Stella Kyriakides, the EU Commissioner for Health and Food safety, stated that she was “deeply concerned that the assessment of glyphosate is delayed” but noted “the high level of interest in the evaluation process,” adding that it is “extremely important to carefully review and consider all the new evidence.”

This delay should lead Europe to issue a temporary extension for the use of the controversial herbicide in 2023, even though the European Commission has presented its proposal for new EU pesticides rules on June 22, setting a binding target of reducing the use and risk of pesticides by 50% by 2030 which was one of the key objectives set by the EU Farm to Fork Strategy. The extension of the glyphosate license puts such target in jeopardy.

 Ban Glyphosate in Africa: CSOs call on governments in South Africa and Africa

The same Stella Kyriakides yet declared in a press conference earlier this month that “sustainable food systems are dependent on our natural resources and on us protecting our biodiversity. Business as usual is not an option, we need to urgently ensure this crucial transition. A key element to do so is to reduce the effects of pesticides on our air, water and wider environment”.

Glyphosate is part of intensive, “business as usual” agriculture. So why wait to get rid of it?

Well, the chemical industry has spared no efforts to put the brakes on any reform of the use of pesticides in Europe, and they are now using the war in Ukraine to put more pressure on increasing agricultural production and boost the use of pesticides to address fears of food insecurity (read our reaction).
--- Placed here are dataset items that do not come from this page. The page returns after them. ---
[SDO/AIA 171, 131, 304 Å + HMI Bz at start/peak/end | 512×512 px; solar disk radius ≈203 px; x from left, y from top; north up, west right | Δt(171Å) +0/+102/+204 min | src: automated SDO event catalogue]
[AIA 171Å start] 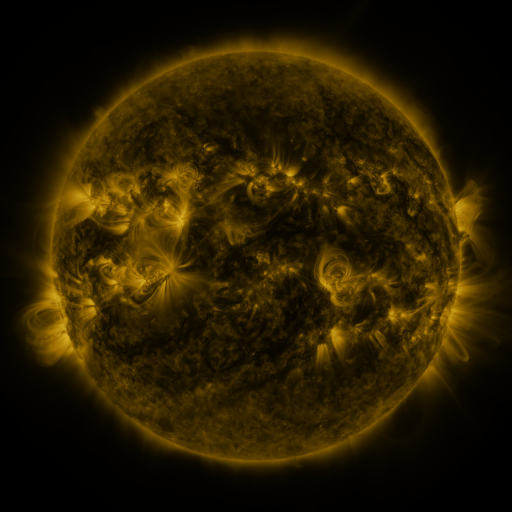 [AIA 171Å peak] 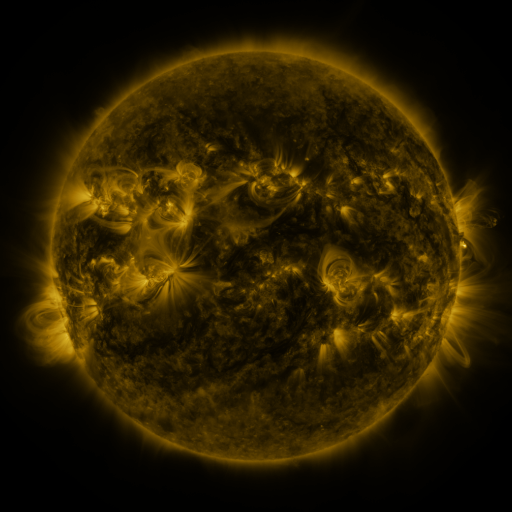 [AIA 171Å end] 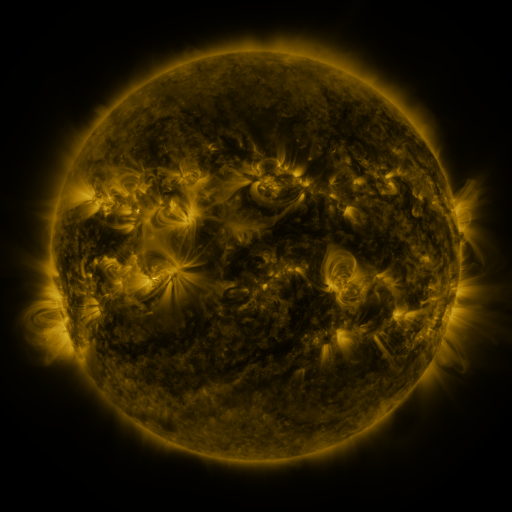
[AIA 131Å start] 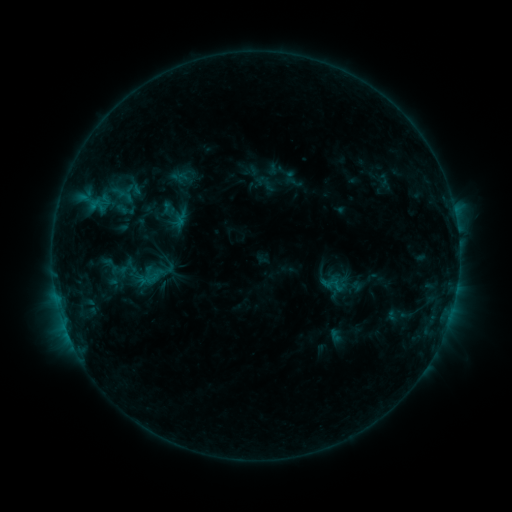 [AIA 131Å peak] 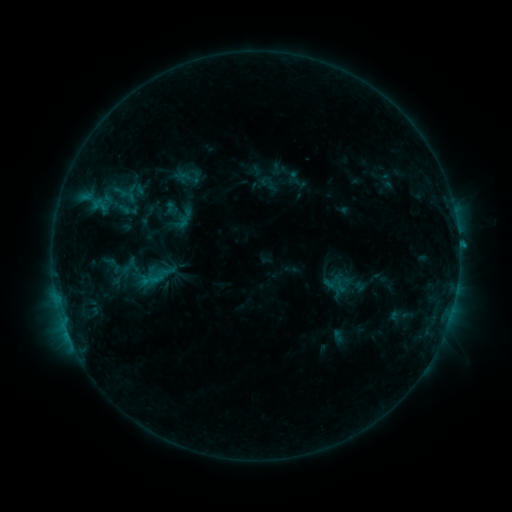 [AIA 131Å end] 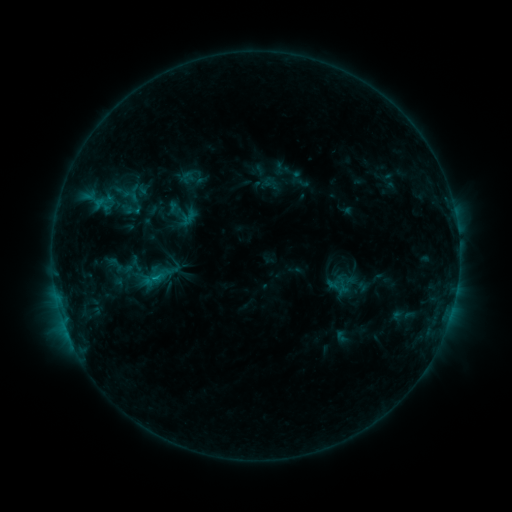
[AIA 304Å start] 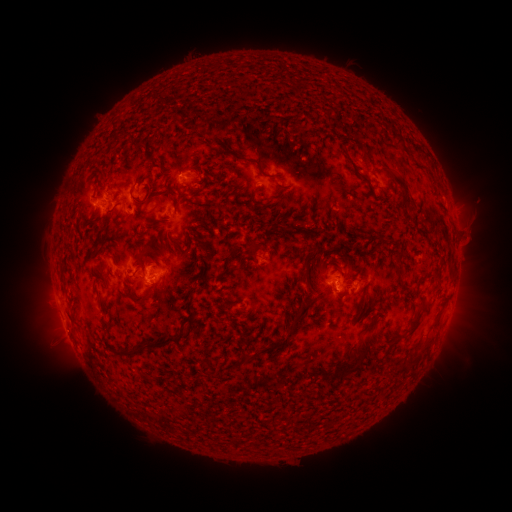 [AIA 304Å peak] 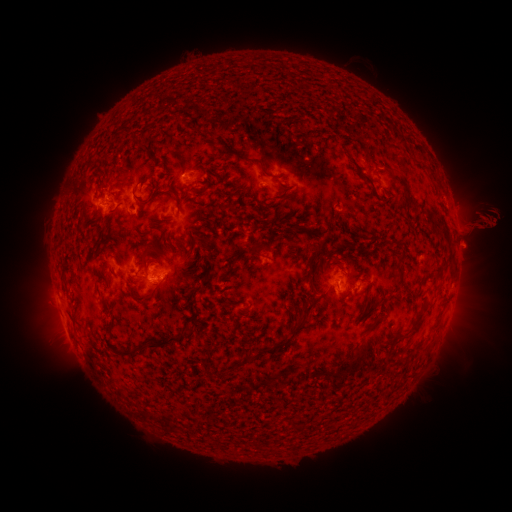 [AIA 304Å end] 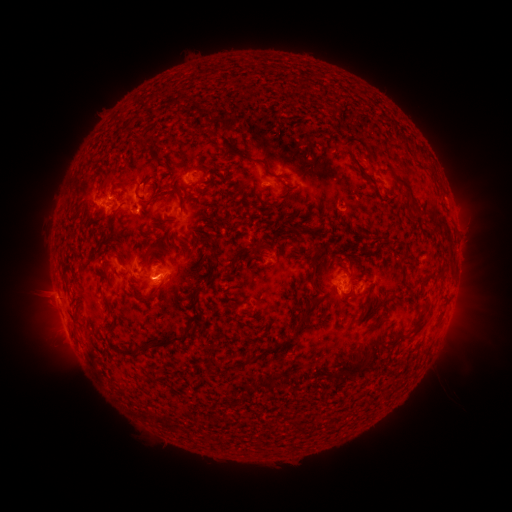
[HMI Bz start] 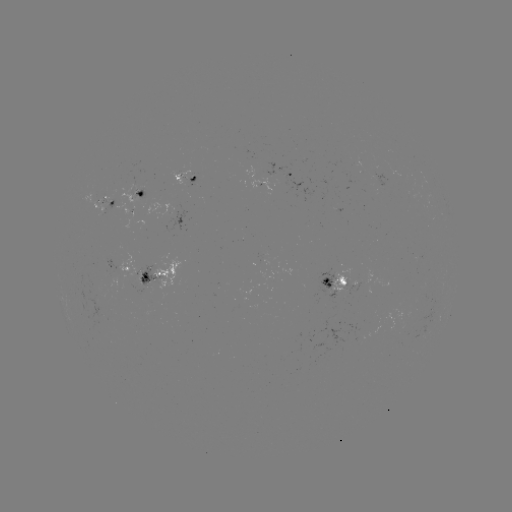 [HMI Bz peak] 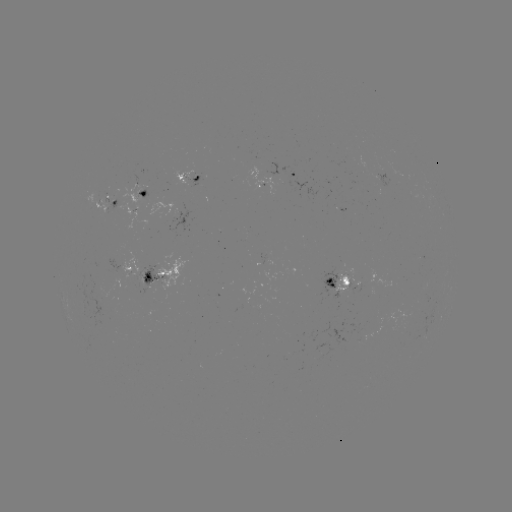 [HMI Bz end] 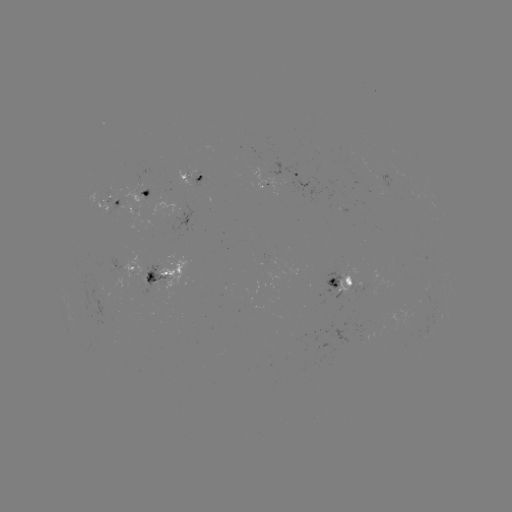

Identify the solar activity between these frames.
filament eruption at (473, 225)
Farming Without Pesticides is Possible
However, growing scientific evidence shows the “business-as-usual” standpoint is woefully out of date and dangerous for the future of humans and the planet, with industrial agriculture representing a third of global greenhouse gas emissions and being acknowledged as a key root cause of the climate and biodiversity crises.

Slow Food believes that the transition towards agroecology is the only reasonable way forward to guarantee sustainable food security on the long-term. A belief that is now backed by peer-reviewed data and successful examples from the field. Most recently, the Intergovernmental Panel on Climate Change (IPCC) even concluded in its 2022 report on climate change that agroecological practices and principles support food security.

And that’s not it, since agroecology also ensures soil fertility, the presence of people in the countryside, and biodiversity protection, while maintaining the productive capacity of agricultural systems.

Among other things, agroecology seeks to reduce and eliminate the use of synthetic chemical products, uses resources efficiently to reduce dependence on external inputs, promotes traditional technical skills and lowers the carbon footprint of food production, distribution and consumption, thereby also combatting the pollution of the air, water and soil.

Unlike what agri-food corporations want us to believe, alternatives to intensive, polluting and pesticide-hungry monocultures exist, and they work, but they threaten their business models and record profits.

Right now, the agricultural system poses many threats to European citizens’ health, who are in contact with chemicals even without wanting it and especially without choosing it.

European countries are the ones who will have to vote on the renewal of glyphosate. When the time comes, we call on our national ministers to listen to science, agroecological farmers and citizens, take a stand and vote against the renewal, and set in motion the shift to agroecological pesticide-free food systems.

With the European Citizens Initiative “Stop Glyphosate”, we are over one million EU citizens calling on the EU Commission to fully ban glyphosate and to set clear targets towards a pesticide-free future.

With the European Citizens Initiative “Save Bees and Farmers”, we are 1.2 million EU citizens demanding a phase out of synthetic pesticides in Europe and measures to save biodiversity and support farmers.

We call on all institutions and food systems actors to stop glyphosate and promote agroecology, now!